= Direction =
Reproduce the lines of the rows below, starting with the line that contains "Among the objects" and continuing through the last line of the rows, with both ends included.

Spatial reasoning dataset excerpts:
☆ ☆ ☆
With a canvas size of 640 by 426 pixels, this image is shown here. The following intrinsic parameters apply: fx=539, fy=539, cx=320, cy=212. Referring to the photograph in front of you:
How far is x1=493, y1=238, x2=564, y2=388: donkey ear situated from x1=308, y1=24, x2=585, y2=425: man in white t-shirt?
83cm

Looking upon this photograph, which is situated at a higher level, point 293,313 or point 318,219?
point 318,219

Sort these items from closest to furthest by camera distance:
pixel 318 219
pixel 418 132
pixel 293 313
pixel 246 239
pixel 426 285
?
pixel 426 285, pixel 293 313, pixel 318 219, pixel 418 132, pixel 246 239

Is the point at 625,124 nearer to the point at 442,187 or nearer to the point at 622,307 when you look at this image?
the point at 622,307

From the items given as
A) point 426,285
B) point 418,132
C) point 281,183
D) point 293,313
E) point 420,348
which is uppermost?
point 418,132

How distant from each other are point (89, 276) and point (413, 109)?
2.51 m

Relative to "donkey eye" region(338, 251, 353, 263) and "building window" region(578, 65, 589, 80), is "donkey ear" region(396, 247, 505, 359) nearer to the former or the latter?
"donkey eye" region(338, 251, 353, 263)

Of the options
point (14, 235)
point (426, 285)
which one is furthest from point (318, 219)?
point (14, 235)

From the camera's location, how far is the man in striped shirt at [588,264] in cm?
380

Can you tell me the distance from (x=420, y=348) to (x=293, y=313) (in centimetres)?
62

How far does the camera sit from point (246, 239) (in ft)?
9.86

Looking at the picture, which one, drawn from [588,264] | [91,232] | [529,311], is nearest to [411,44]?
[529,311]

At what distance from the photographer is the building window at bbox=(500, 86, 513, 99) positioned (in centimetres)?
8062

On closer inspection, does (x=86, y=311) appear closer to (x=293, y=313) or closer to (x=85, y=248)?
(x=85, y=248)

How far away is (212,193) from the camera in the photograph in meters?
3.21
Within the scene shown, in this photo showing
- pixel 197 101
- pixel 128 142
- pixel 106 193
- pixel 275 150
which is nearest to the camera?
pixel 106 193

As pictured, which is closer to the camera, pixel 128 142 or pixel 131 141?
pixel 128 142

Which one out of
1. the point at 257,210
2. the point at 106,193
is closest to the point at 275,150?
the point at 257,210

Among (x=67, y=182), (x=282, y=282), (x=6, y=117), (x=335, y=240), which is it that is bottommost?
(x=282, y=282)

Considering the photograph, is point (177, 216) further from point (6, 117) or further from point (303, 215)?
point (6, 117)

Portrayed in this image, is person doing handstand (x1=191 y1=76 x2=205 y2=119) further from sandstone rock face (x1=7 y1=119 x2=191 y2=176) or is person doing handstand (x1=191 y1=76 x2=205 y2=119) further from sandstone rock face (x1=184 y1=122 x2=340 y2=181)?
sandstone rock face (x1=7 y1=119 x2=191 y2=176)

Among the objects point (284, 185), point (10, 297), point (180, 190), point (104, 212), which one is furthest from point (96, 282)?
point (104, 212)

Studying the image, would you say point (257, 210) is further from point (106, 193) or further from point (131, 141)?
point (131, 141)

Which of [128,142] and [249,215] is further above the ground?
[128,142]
☆ ☆ ☆
= Answer for this exercise =
Among the objects point (284, 185), point (10, 297), point (180, 190), point (104, 212), which one is furthest from point (96, 282)?
point (104, 212)

Studying the image, would you say point (257, 210) is further from point (106, 193) or further from point (131, 141)?
point (131, 141)

Which of [128,142] and [249,215] is further above the ground?
[128,142]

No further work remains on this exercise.